Secretary of State Colin L. Powell will lead the U.S. delegation to the ministerial meeting in Los Cabos today and tomorrow. He will shuttle back to President Bush's ranch in Crawford, Texas, for a meeting between Mr. Bush and Chinese President Jiang Zemin Friday.
Mr. Bush and the secretary of state both plan to be in Mexico for APEC's national leaders' meeting over the weekend, according to the State Department and White House press offices.
In a briefing last week, the State Department's C. Lawrence Greenwood, the senior U.S. official for APEC, outlined U.S. priorities for the forum, including trade policies for electronic business, trade facilitation, such as streamlining customs and improving port logistics, and transparency issues "things to bring down the cost of transactions."
But technical trade issues are unlikely to dominate talks at the highest levels.
"[APEC has] become a vehicle for addressing a host of security issues," said Lael Brainard, a senior fellow at the Brookings Institution, noting that the emphasis is no longer on APEC itself, but on meetings along the periphery of the economic summit.
U.S. officials are intent on keeping security issues in focus.
"I also don't want to make it sound like there's a difference between economics and counterterrorism, because our counterterrorism in APEC is very much economically focused," Mr.
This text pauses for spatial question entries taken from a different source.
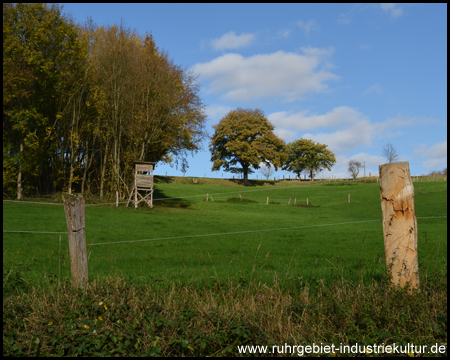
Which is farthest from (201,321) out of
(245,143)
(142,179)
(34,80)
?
(245,143)

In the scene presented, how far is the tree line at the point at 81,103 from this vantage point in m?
27.0

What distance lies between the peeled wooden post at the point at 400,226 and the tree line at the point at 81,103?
25628mm

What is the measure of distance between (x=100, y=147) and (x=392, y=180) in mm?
30032

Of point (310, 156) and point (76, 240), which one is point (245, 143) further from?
point (76, 240)

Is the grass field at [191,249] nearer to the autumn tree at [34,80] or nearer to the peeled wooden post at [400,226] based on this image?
the peeled wooden post at [400,226]

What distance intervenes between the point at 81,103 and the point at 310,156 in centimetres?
5930

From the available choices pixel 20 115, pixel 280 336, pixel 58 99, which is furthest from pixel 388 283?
pixel 58 99

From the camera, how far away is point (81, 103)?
100 ft

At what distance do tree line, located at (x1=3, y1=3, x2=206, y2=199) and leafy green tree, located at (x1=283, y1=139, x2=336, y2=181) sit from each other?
4852cm

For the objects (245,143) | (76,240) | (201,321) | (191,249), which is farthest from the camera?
(245,143)

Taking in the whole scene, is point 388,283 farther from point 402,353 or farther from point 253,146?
point 253,146

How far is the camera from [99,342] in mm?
4141

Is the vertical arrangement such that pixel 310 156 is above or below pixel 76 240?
above

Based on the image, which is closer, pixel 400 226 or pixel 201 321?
pixel 201 321
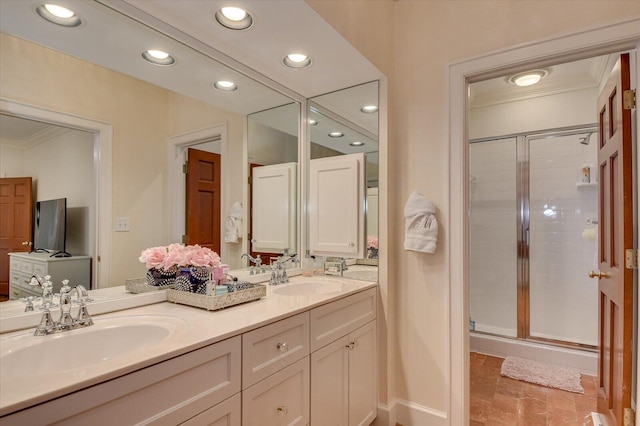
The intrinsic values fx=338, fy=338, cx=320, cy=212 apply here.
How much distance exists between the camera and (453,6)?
2010 millimetres

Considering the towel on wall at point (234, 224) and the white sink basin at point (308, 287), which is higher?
the towel on wall at point (234, 224)

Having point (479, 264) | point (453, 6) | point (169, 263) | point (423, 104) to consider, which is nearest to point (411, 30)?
point (453, 6)

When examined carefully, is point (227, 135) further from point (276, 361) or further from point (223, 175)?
point (276, 361)

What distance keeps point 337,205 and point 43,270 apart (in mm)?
1594

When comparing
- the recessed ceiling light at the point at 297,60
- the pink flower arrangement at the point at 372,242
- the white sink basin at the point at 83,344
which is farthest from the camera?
the pink flower arrangement at the point at 372,242

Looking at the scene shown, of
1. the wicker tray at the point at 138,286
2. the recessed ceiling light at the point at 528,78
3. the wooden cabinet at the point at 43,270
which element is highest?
the recessed ceiling light at the point at 528,78

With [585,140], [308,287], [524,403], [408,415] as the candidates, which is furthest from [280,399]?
[585,140]

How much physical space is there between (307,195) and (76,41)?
153cm

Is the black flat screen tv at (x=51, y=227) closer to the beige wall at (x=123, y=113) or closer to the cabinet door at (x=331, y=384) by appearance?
the beige wall at (x=123, y=113)

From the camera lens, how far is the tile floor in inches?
85.5

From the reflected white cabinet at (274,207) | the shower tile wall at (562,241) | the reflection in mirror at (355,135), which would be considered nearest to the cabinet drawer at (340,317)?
the reflection in mirror at (355,135)

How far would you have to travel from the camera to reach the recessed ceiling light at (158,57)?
153 cm

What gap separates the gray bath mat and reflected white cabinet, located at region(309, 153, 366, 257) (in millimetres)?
1818

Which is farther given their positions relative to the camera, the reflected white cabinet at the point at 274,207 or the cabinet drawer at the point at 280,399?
the reflected white cabinet at the point at 274,207
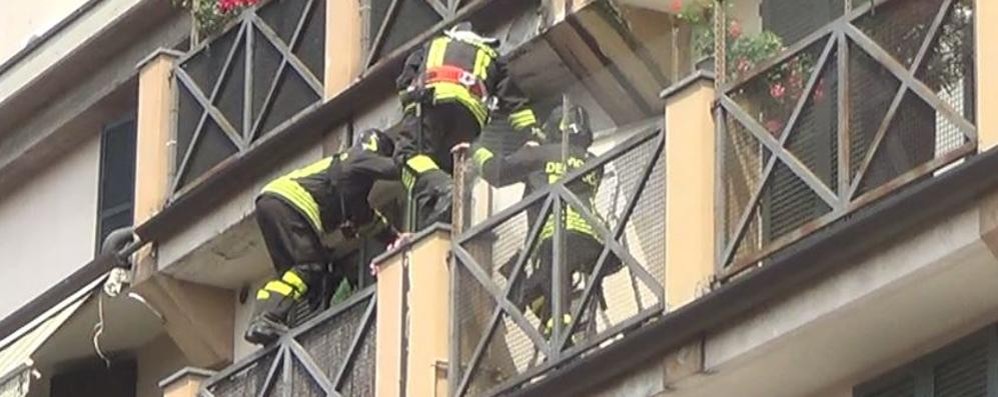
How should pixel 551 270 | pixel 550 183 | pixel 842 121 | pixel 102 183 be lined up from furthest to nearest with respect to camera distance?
pixel 102 183
pixel 550 183
pixel 551 270
pixel 842 121

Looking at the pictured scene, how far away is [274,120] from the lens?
29203mm

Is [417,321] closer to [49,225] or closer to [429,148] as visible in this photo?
[429,148]

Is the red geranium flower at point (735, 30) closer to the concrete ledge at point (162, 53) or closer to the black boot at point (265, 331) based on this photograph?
the black boot at point (265, 331)

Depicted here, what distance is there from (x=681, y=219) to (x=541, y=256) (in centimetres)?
128

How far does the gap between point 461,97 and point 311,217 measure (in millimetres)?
1515

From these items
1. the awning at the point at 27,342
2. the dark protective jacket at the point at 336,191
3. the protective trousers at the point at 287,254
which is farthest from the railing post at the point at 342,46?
the awning at the point at 27,342

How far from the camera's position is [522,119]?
1033 inches

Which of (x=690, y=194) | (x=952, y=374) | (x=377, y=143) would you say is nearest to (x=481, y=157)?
(x=377, y=143)

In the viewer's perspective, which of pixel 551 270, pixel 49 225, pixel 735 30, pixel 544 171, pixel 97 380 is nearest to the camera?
pixel 735 30

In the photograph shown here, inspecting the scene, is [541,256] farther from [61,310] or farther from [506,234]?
[61,310]

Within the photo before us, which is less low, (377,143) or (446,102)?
(377,143)

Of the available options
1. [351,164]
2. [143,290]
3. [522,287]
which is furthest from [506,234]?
[143,290]

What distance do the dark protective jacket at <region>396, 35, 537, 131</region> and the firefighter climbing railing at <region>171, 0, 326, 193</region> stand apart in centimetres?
180

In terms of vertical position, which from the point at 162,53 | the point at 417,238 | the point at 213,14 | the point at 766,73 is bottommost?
the point at 766,73
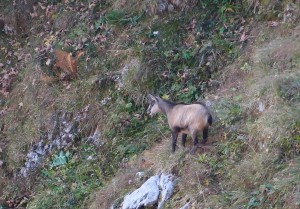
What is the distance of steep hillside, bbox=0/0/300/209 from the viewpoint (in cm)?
724

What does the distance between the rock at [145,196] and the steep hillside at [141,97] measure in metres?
0.22

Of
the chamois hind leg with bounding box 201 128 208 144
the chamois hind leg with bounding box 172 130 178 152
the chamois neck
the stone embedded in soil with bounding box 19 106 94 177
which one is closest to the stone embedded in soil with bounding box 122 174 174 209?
the chamois hind leg with bounding box 172 130 178 152

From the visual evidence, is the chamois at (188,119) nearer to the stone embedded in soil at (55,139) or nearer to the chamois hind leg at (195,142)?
the chamois hind leg at (195,142)

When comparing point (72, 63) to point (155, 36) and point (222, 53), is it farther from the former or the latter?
point (222, 53)

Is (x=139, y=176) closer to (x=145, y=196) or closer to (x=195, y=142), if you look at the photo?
(x=145, y=196)

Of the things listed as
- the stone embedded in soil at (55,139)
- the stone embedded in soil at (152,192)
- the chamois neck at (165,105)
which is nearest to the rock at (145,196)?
the stone embedded in soil at (152,192)

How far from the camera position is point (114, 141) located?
10.1 meters

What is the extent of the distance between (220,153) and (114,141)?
283 cm

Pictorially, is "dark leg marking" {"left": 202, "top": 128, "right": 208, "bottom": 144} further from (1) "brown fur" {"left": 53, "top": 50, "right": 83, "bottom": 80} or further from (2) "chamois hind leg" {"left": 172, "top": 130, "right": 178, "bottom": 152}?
(1) "brown fur" {"left": 53, "top": 50, "right": 83, "bottom": 80}

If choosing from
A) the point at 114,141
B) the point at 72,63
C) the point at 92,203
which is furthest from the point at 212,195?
the point at 72,63

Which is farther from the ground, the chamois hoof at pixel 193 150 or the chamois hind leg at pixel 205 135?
the chamois hind leg at pixel 205 135

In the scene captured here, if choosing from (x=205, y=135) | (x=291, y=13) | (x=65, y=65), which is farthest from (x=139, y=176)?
(x=65, y=65)

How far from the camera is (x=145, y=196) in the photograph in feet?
25.2

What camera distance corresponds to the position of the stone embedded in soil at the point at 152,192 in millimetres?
7548
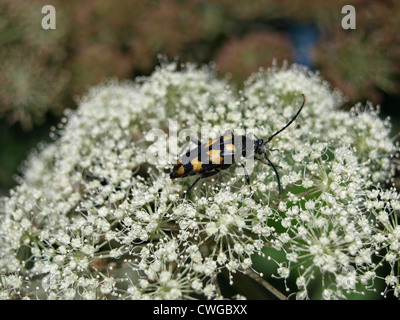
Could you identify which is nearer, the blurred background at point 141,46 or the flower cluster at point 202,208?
the flower cluster at point 202,208

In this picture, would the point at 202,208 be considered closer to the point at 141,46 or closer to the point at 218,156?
the point at 218,156

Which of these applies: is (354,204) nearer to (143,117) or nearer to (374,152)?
(374,152)

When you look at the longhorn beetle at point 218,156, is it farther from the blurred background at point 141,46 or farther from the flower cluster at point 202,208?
the blurred background at point 141,46

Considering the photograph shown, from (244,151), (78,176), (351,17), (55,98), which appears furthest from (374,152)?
Answer: (55,98)

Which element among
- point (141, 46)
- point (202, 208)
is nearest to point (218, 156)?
point (202, 208)

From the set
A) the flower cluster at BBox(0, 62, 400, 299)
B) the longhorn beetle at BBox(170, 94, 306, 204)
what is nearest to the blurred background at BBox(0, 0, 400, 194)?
the flower cluster at BBox(0, 62, 400, 299)

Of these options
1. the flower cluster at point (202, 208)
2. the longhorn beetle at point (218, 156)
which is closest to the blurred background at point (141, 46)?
the flower cluster at point (202, 208)
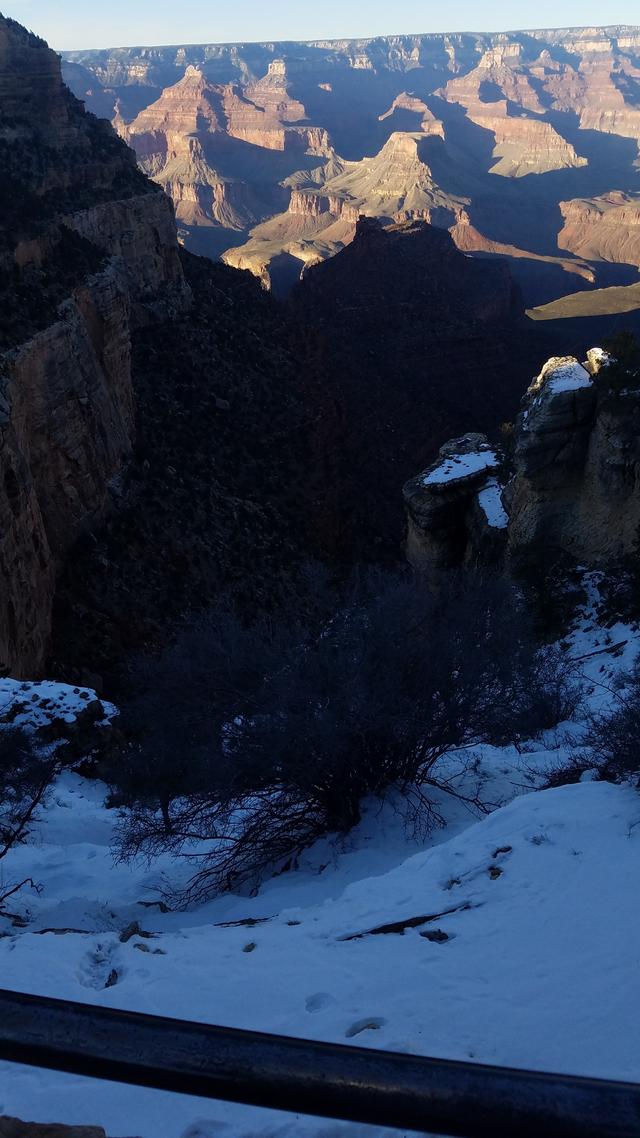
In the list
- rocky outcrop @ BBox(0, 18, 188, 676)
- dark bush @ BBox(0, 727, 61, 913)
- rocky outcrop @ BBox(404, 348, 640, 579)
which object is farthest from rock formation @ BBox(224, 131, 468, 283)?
dark bush @ BBox(0, 727, 61, 913)

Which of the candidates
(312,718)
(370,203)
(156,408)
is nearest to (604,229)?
(370,203)

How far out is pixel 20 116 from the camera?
139ft

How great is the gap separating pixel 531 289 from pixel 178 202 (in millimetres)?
101552

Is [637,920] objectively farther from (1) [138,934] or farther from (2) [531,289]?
(2) [531,289]

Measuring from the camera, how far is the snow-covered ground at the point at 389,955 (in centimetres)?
516

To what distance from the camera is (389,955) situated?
7176mm

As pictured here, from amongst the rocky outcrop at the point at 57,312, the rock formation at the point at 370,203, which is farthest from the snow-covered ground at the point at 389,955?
the rock formation at the point at 370,203

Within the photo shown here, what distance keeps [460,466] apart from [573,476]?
19.6 ft

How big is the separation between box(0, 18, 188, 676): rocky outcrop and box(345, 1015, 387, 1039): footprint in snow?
15971 millimetres

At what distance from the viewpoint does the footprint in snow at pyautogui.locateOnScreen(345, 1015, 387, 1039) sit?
5805 mm

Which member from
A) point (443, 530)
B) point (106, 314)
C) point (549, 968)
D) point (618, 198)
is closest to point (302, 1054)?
point (549, 968)

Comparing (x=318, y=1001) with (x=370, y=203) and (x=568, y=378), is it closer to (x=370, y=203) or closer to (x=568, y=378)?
(x=568, y=378)

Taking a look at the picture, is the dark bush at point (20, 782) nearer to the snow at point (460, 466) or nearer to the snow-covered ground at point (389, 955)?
the snow-covered ground at point (389, 955)

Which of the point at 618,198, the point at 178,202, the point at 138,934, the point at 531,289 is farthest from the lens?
the point at 178,202
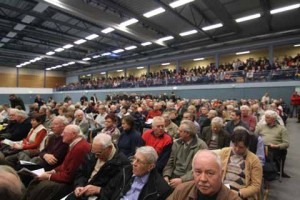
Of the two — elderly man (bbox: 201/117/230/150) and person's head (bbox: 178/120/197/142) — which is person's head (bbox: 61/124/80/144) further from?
elderly man (bbox: 201/117/230/150)

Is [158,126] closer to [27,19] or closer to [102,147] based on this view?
[102,147]

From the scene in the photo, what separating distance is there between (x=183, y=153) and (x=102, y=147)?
1.07 m

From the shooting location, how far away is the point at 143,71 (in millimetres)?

Greenwood said.
During the national leaders' session, APEC officials plan to hand out a report on counterterrorism measures that would suppress terrorist financing and enhance aviation and maritime safety, energy security, telecommunications and information protection, customs procedures, and border security, according to APEC's executive body.
"The recent terrorist bombing in Bali, the September 11 attacks and other terrorist incidents are a direct challenge to the APEC's vision of free, open and prosperous economies," Mr. de la Pena said.
Mr. Greenwood said he expects APEC leaders to deliver a statement on counterterrorism that will lead to "some real concrete outcomes."
The private sector, meanwhile, has not abandoned hope for progress on economic and trade fronts, though security also is high on its agenda. Business priorities include completion of multilateral trade negotiations, financing for small businesses, stopping terrorist financing, improving security for the movement of goods and people, and the use of technology to strengthen security.
"I expect the [APEC Business Advisory Council] dialogue with economic leaders will cover a range of issues and concerns, such as corporate governance, small- and medium-sized enterprise development and financing, and the economic effects of the fight against terrorism," Francisco Gutierrez, executive director of ABAC, the private-sector arm of the APEC forum, said in a statement.
Business advisory council leaders will meet with political leaders in Los Cabos Saturday.